Veronica Tadross
When "Atypical" Reinforces Inequality
The "atypical" aren’t made "atypical" by their design, but by the constructs of the world around them.
In my current internship I’m working on a team to design and update the company's app. Specifically, I’m working on a project to make the app more inclusive to women. How can an app exclude women? you ask. Well, nothing in the world is really designed for women.
The book Invisible Women, which I mentioned in my last post, explains that gender inequality doesn't exist because men created all important things in the world, but because we only regard things that they created as important. Thus, we women aren’t really fighting for inclusion in a world that we weren’t smart enough or strong enough to build. We are fighting for our work and ways of doing things to be regarded as equally important as men's, all while dealing with the pushback of being told we need to act more like men to be involved in their activities.
Consider, for instance, that men are generally more comfortable asking for promotions than women. This inequality is often painted as a deficiency in women - we need to get better at speaking up for ourselves. But, in reality, the norm of walking into your boss's office to ask for a promotion was created by and for a predominantly-male workplace. Fit to men's preferences. Why are our ways of doing things as women less valid? We women might prefer online input forms to express interest in a promotion, or broader employee involvement in who does and doesn't get a promotion. No one would dare ask men to be more like women, but we always request the other way around.
A flawed conception of what is “typical,” excludes intelligent players and silos our society from achieving the best outcomes.
I have discovered the same reality with my Attention Deficit Hyperactivity Disorder (ADHD).
After parent-teacher interviews in kindergarten my parents told me I needed to fidget less in class. In 4th grade, I was called out by my teacher for “vandalizing school property” when I scribbled on my desk in pencil, unable to focus. Six years later I got detention in high school for mis-sourcing an image on a project. I wasn’t diagnosed with ADHD until one week ago at age 19. Until now I was made to believe I was a bad person just because my lack of dopamine made me function differently.
I only recently learned that I'm not the problem - the world built for “neurotypical” people is.

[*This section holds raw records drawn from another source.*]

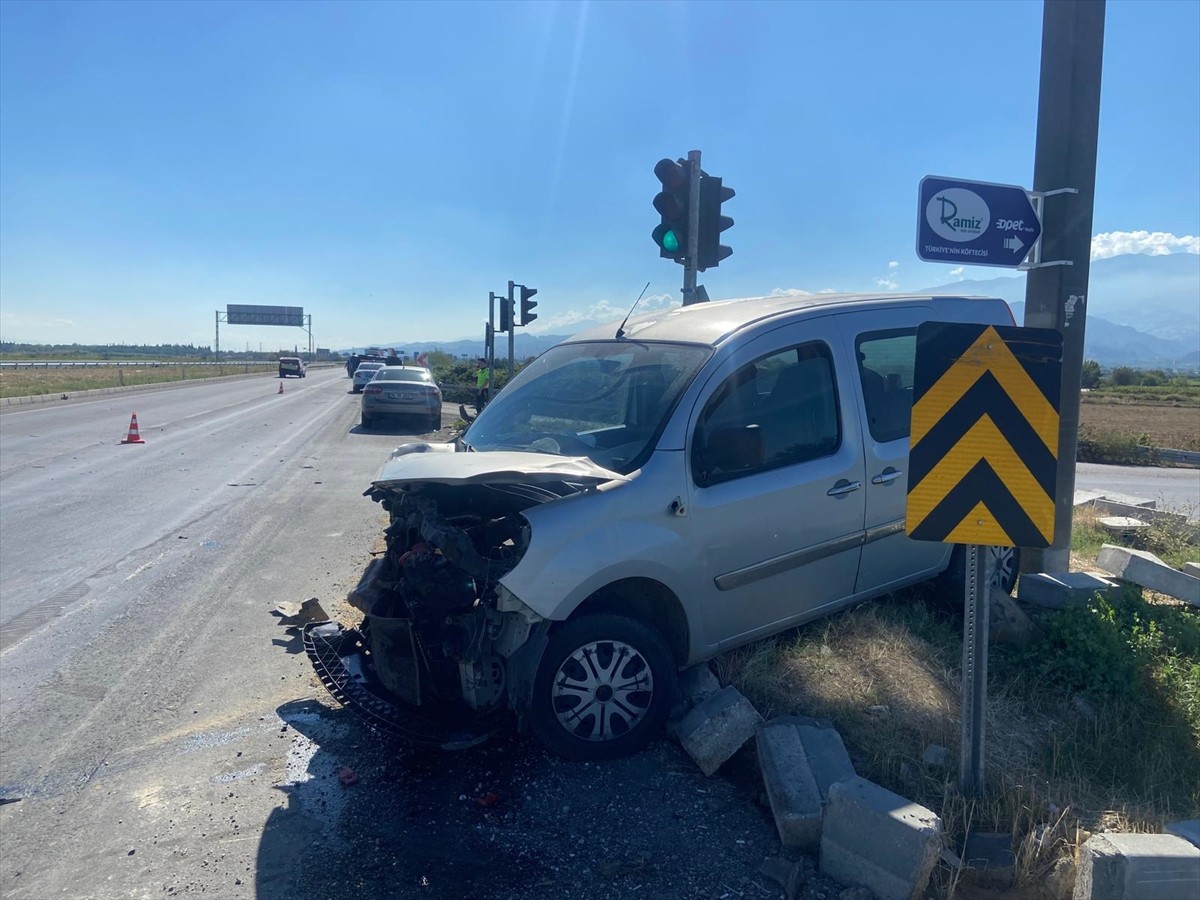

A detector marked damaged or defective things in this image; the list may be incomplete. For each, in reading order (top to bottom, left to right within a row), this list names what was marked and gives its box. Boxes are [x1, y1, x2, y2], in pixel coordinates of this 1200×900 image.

crumpled hood [374, 441, 628, 489]
damaged front end [304, 446, 624, 753]
crushed front bumper [304, 619, 501, 753]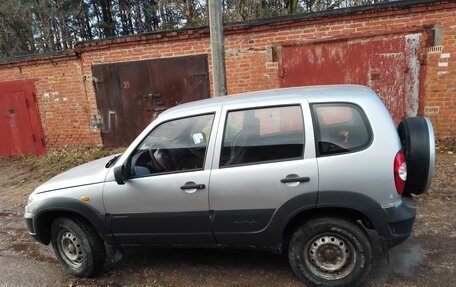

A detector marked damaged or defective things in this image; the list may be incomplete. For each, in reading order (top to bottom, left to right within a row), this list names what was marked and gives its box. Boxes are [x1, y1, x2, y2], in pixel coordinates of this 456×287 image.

rusty metal door [0, 80, 45, 158]
rusty metal door [92, 54, 210, 147]
rusty metal door [280, 34, 422, 124]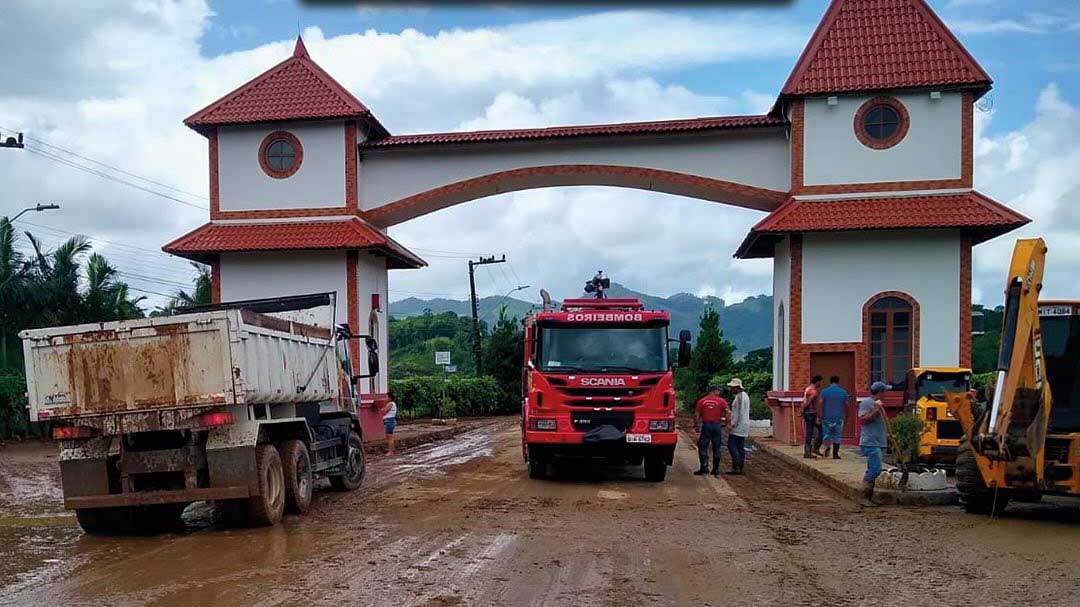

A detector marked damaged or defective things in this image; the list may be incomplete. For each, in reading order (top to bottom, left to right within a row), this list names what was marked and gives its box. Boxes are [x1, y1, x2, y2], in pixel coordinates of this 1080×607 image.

rusty dump truck bed [21, 306, 336, 421]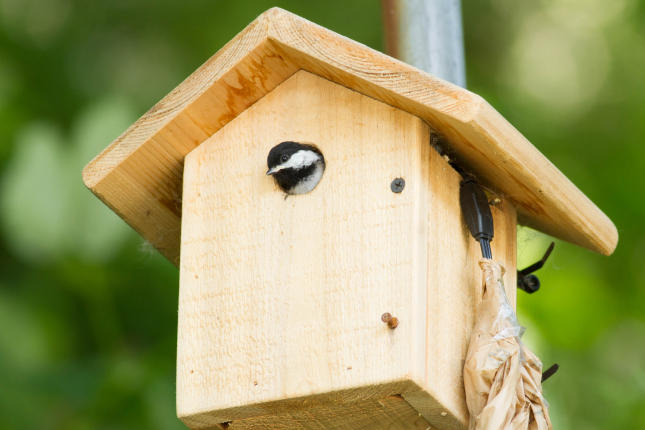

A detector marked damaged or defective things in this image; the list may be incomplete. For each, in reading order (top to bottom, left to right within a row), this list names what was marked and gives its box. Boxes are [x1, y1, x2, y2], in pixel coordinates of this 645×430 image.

rusty screw [378, 312, 398, 330]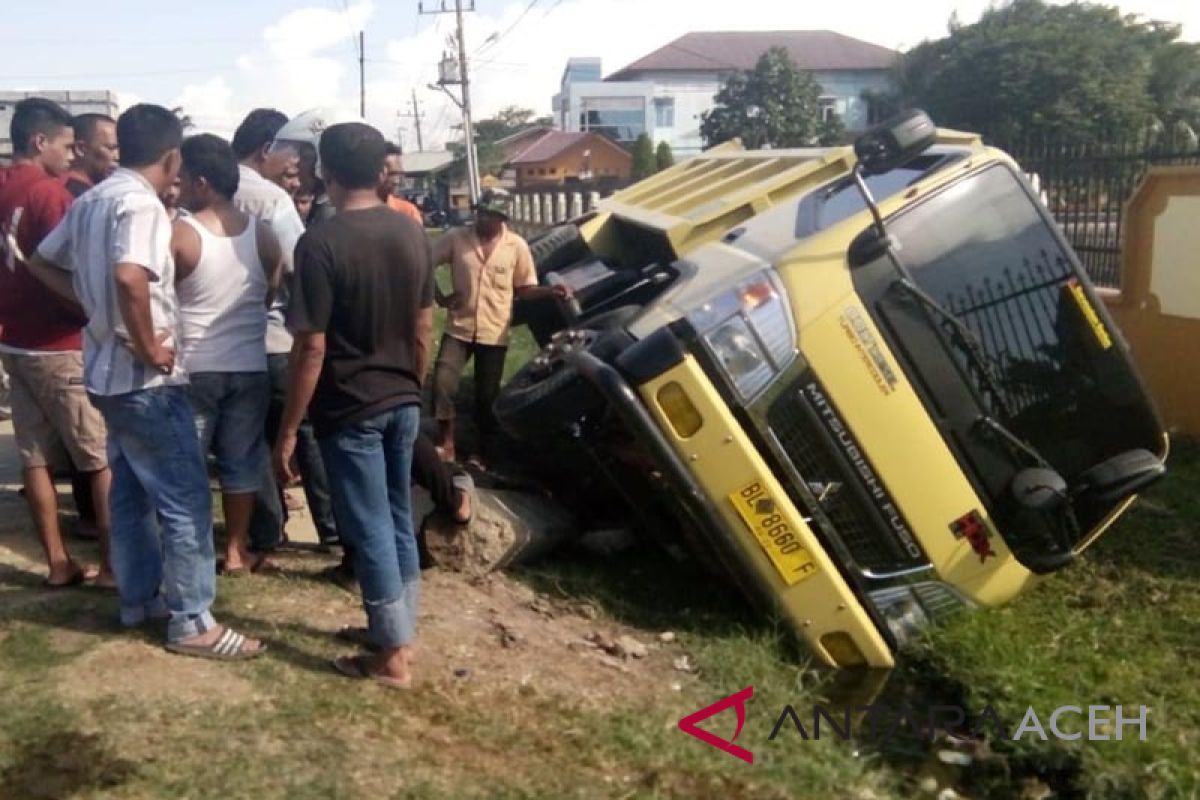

I've learned that it's okay for me to not always fold my laundry because I don't have attention for it, or to delegate parts of a team project and focus on those I'm passionate about. Likewise, as a woman I don’t have to feel like I'm not interested in investing just because most investing resources are created for the ways that men like to use them. We can fight in our jobs and in our lives for appreciation of the ways we do things, all beginning by appreciating them ourselves.
Functioning differently doesn’t make you less or make you contributions less. Certain parts of the population like men or the "neurotypical" aren’t regarded as more valuable because they create more important things, but because our society subjectively overvalues the things they create - from stock market games to the best way to fold laundry to classroom rules.
Inequality is partially rooted in this false dichotomy between the typical and the atypical, and we can begin our path to equality by no longer believing it.